[EXTRACT TO READ Boundary: Start]
Gay Men’s Mental Health: 5 Tips for an Optimal Spring/Summer
Spring has sprung! Spring is a nice time of year for many people, because things like the doldrums of winter can be shaken off and the spring/summer seasons can usually bring a lot of nice things like sunshine, outdoor socializing, extra daylight to work/play in, vacations, time off from work, home projects, sight-seeing, and rejuvenating things for our bodies/minds/homes. For gay men, these seasons can be particularly fun, because we observe them in our own culturally-specific and special ways. There are lots of variables in how to enjoy spring/summer, such as health status, geographic location, income, job, and just other life circumstances. But for what I notice near my home and psychotherapy/coaching practice in Los Angeles/West Hollywood, California, there are some great things to take advantage of this time of year:
1. Physical activity outdoors – With warmer temperatures and extra daylight in the evenings, getting outside is made extra special and, if it’s not too hot, comfortable. Taking a drive with the top down in a convertible, riding a bicycle or motorcycle, hiking, swimming, taking a walk in the neighborhood, visiting a park, going to a theme park, strolling outdoor shopping districts, or playing various sports are all made easier in warmer and sunnier weather. Gay men on the whole are great at these, as it’s part of our culture to be particularly active, and for some that is up to and including elite athleticism. I must have a dozen friends who do the annual AIDS Life Cycle fundraiser for HIV social services in LA and San Francisco. Gay men in more and more cities are developing group sports leagues to add some variety to the usual bar scene. There are often “gay sections” of beaches, lakes, and mountain resorts. Sure, there’s the importance of sunscreen. But the mantra of “go outside and play” applies not just to children, but to adult GayBoyz, too. Sun and activity can be good for mental health by stimulating parts of the brain, and enhancing overall health and fitness (or another article on Gay Men’s Fitness: Finding the Mental Motivation for Exercise, click here).
[EXTRACT TO READ Boundary: End]
[EXTRACTED INFORMATION Boundary: Start]
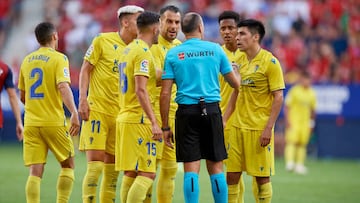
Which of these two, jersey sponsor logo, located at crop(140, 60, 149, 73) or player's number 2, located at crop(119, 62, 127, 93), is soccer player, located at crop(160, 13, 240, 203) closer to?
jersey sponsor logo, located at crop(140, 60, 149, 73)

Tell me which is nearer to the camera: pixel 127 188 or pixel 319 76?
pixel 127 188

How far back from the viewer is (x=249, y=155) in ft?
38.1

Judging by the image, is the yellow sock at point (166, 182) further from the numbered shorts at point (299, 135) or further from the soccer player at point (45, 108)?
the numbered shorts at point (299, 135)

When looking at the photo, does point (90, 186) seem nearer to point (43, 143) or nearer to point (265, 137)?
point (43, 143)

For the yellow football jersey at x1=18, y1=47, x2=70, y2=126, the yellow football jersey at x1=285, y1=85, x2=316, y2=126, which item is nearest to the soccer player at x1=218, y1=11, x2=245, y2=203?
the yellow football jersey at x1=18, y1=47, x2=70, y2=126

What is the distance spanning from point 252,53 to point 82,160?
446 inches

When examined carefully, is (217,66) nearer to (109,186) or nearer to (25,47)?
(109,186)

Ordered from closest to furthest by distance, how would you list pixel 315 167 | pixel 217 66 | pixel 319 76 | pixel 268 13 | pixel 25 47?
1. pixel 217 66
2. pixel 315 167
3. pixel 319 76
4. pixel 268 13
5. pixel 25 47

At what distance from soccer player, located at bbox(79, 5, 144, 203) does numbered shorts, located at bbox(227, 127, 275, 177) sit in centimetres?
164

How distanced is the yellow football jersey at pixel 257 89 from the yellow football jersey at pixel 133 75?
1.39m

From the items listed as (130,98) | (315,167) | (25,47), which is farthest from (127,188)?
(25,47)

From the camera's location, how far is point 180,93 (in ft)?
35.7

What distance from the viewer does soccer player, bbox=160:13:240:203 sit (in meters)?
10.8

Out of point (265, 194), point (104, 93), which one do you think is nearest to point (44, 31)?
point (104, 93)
[EXTRACTED INFORMATION Boundary: End]
[EXTRACTED INFORMATION Boundary: Start]
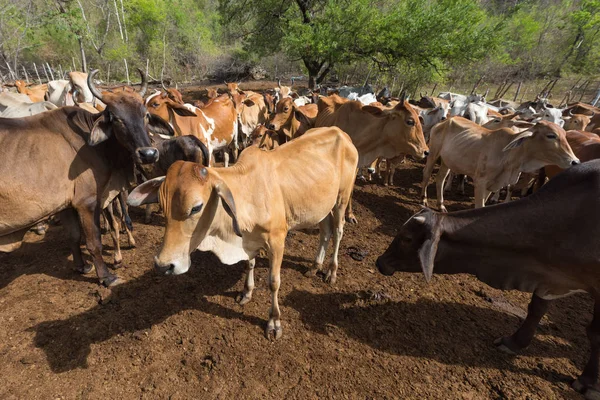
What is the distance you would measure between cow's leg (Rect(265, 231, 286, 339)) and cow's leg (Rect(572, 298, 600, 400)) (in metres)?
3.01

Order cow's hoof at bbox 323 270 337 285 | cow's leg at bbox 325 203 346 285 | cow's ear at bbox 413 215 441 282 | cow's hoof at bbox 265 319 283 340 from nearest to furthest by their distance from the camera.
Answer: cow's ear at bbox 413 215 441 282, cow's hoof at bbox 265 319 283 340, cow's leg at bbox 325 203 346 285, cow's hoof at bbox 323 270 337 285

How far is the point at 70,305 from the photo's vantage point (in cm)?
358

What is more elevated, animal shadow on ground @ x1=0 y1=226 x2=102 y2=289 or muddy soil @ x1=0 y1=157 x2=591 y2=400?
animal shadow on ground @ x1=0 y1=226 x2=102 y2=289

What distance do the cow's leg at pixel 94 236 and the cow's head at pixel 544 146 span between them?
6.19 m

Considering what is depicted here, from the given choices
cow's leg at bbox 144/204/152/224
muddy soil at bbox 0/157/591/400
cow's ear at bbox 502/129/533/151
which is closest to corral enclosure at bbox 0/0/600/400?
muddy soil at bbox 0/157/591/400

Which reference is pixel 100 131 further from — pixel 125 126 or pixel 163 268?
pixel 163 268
[EXTRACTED INFORMATION Boundary: End]
| TASK ITEM |
In the article on gay men's mental health above, what annual fundraiser do about a dozen of the writer's friends take part in?

| RESPONSE BELOW |
The AIDS Life Cycle fundraiser for HIV social services in LA and San Francisco.